MATERIAL:
________

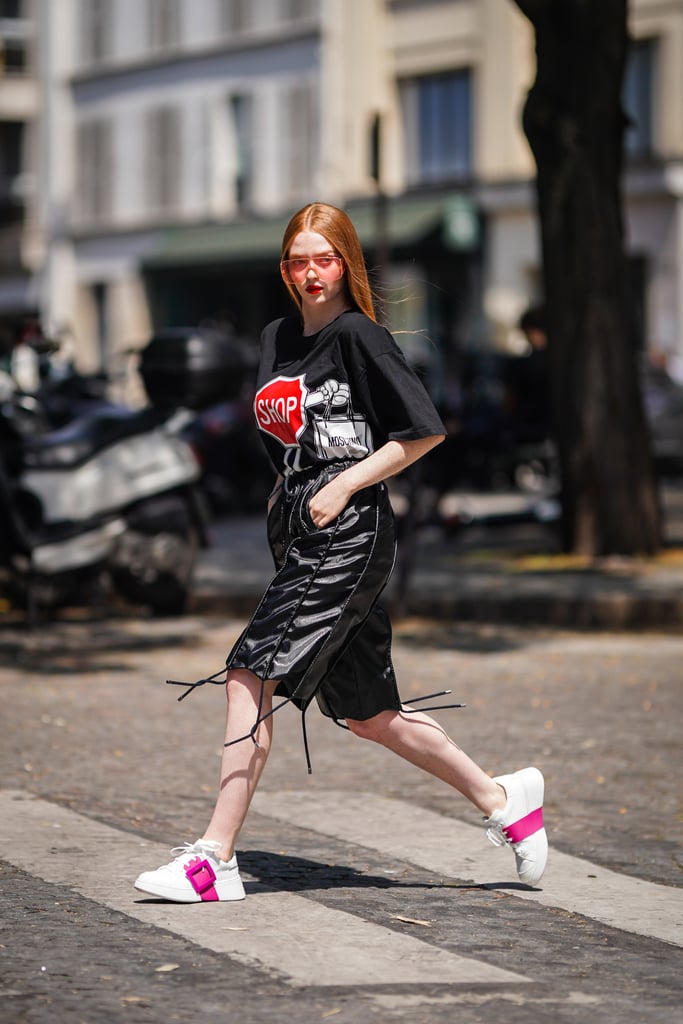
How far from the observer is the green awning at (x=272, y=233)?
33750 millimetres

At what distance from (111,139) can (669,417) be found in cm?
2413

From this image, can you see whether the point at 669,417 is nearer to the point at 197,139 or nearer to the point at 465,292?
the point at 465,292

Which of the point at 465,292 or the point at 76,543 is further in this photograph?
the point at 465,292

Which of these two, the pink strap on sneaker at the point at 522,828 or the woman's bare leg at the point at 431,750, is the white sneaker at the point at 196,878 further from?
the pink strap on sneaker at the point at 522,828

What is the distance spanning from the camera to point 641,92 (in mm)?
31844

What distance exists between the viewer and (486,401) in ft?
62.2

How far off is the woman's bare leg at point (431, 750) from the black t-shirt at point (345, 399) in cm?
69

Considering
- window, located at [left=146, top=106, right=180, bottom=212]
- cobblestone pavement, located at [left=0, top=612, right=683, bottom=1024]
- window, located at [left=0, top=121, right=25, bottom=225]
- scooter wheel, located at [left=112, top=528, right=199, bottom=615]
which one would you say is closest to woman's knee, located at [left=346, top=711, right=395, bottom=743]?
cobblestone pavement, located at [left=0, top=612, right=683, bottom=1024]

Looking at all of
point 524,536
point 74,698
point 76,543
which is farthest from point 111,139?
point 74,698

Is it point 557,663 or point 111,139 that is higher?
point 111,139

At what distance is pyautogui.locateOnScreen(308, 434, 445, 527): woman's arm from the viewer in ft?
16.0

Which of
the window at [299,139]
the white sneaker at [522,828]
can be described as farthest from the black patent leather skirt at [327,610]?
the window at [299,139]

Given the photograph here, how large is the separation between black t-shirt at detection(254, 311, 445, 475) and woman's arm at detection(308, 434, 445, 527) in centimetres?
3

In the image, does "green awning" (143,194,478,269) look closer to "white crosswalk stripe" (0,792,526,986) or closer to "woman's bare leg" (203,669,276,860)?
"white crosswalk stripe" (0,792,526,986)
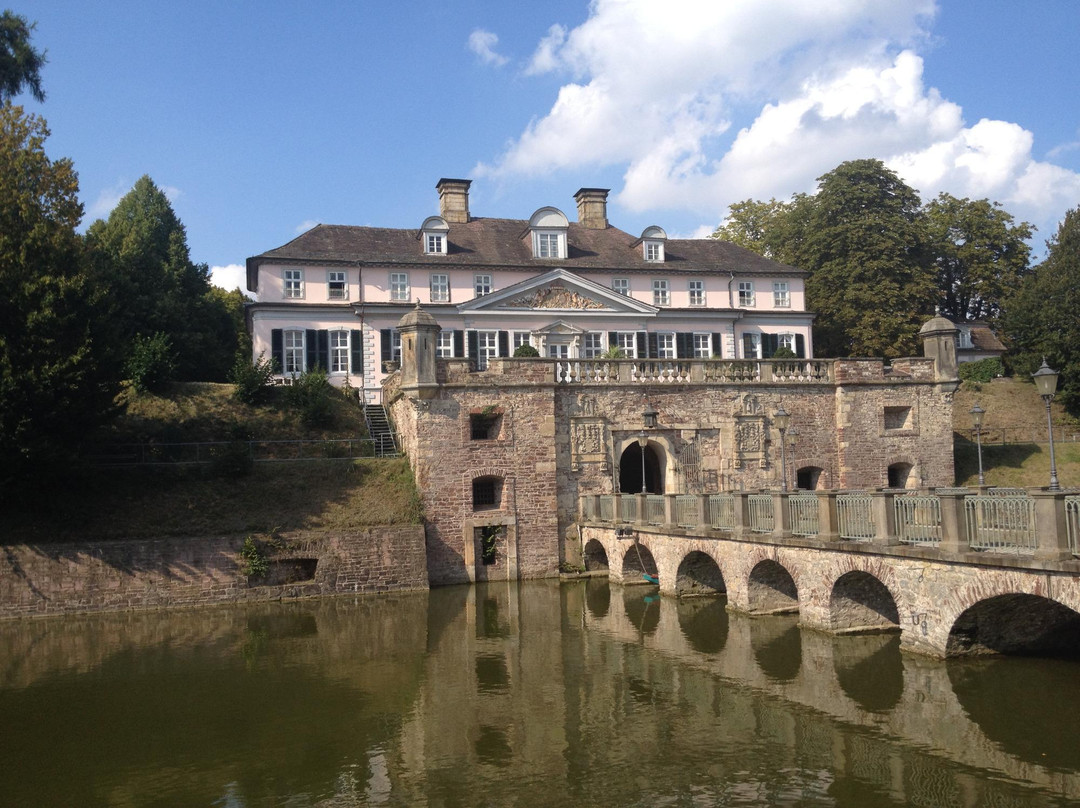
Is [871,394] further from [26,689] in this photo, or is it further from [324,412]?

________

TASK INSTRUCTIONS: Copy the data above word for word, leaving out the pictures.

SOLUTION:
How far from the observer is the green awning at (x=272, y=233)?
33750 millimetres

At what distance from (111,139) can (669,417) be found in cm?
2413

From this image, can you see whether the point at 669,417 is nearer to the point at 197,139 or nearer to the point at 465,292?
the point at 465,292

Which of the point at 465,292 or the point at 76,543 is further in this photograph?
the point at 465,292

Which of these two, the pink strap on sneaker at the point at 522,828 or the woman's bare leg at the point at 431,750, is the white sneaker at the point at 196,878 further from?
the pink strap on sneaker at the point at 522,828

What is the distance spanning from the camera to point 641,92 (in mm)?
31844

What distance exists between the viewer and (486,401) in ft?
62.2

How far off is the woman's bare leg at point (431, 750) from the black t-shirt at point (345, 399) in cm?
69

Considering
- window, located at [left=146, top=106, right=180, bottom=212]
- cobblestone pavement, located at [left=0, top=612, right=683, bottom=1024]
- window, located at [left=0, top=121, right=25, bottom=225]
- scooter wheel, located at [left=112, top=528, right=199, bottom=615]
which one would you say is closest to woman's knee, located at [left=346, top=711, right=395, bottom=743]?
cobblestone pavement, located at [left=0, top=612, right=683, bottom=1024]

Looking at all of
point 524,536
point 74,698
point 76,543
which is farthest from point 111,139?
point 74,698

Is it point 557,663 or point 111,139 that is higher?
point 111,139

At what distance is pyautogui.locateOnScreen(308, 434, 445, 527): woman's arm from the viewer in ft?
16.0

Which of
the window at [299,139]
the white sneaker at [522,828]
can be described as farthest from the black patent leather skirt at [327,610]?
the window at [299,139]

Given the photograph here, how large is the separation between black t-shirt at detection(254, 311, 445, 475) and woman's arm at detection(308, 434, 445, 527) in centimetres?
3

In the image, does "green awning" (143,194,478,269) look closer to "white crosswalk stripe" (0,792,526,986) or closer to "woman's bare leg" (203,669,276,860)?
"white crosswalk stripe" (0,792,526,986)
Is [871,394] further from [26,689] in this photo, or is it further from [324,412]?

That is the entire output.